### Aim of the task
Reproduce exactly the lines from the one containing "In what this" through the last line of the records below, both included, and nothing else.

##############################

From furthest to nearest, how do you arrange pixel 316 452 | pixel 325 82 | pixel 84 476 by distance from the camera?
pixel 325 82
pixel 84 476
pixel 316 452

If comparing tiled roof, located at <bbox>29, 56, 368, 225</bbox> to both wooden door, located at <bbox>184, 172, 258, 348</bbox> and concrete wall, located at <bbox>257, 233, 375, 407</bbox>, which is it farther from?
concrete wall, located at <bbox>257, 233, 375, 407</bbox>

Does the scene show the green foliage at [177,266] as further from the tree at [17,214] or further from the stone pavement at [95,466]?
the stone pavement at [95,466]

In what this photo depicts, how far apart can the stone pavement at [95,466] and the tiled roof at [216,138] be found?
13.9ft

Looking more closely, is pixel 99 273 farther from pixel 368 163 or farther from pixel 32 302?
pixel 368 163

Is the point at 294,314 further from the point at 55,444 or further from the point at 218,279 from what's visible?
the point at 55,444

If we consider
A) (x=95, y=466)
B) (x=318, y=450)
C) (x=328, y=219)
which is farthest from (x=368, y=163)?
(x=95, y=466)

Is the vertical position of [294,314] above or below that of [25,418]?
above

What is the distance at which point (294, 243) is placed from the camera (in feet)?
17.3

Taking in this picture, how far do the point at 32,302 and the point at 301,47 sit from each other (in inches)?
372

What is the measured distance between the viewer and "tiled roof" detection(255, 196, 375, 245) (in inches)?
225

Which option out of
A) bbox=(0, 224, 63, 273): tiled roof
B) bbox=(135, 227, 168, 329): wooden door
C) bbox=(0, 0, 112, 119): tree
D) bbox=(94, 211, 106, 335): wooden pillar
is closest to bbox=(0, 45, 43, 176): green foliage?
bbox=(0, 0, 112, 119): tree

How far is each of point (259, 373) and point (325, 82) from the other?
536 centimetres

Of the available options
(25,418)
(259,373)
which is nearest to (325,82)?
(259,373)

##############################

### Finished exercise
In what this photo depicts, how far apart can the stone pavement at [95,466] and the tiled roof at [216,138] be found?
13.9ft

Looking more closely, is pixel 99 273 farther from pixel 368 163 or farther from pixel 32 302?
pixel 368 163

Is the point at 294,314 further from the point at 55,444 or further from the point at 218,279 from what's visible?
the point at 55,444

If we consider
A) (x=95, y=466)
B) (x=318, y=450)
C) (x=328, y=219)
which is farthest from (x=368, y=163)?
(x=95, y=466)

Is the vertical position of [294,314] above or below that of [25,418]?
above

What is the distance at which point (294, 243) is placed from the camera (in feet)?
17.3

Taking in this picture, how far do the point at 32,302 and the point at 301,47 sit from each other (in inches)?
372

What is the measured distance between the viewer and "tiled roof" detection(255, 196, 375, 245) (in inches)?
225

Which option out of
A) bbox=(0, 224, 63, 273): tiled roof
B) bbox=(135, 227, 168, 329): wooden door
C) bbox=(0, 0, 112, 119): tree
D) bbox=(94, 211, 106, 335): wooden pillar
is closest to bbox=(0, 45, 43, 176): green foliage?
bbox=(0, 0, 112, 119): tree

How far is each of point (259, 373) and point (325, 82) from the other?
536 centimetres

Of the available options
(25,418)
(259,373)
which is nearest to (325,82)?
(259,373)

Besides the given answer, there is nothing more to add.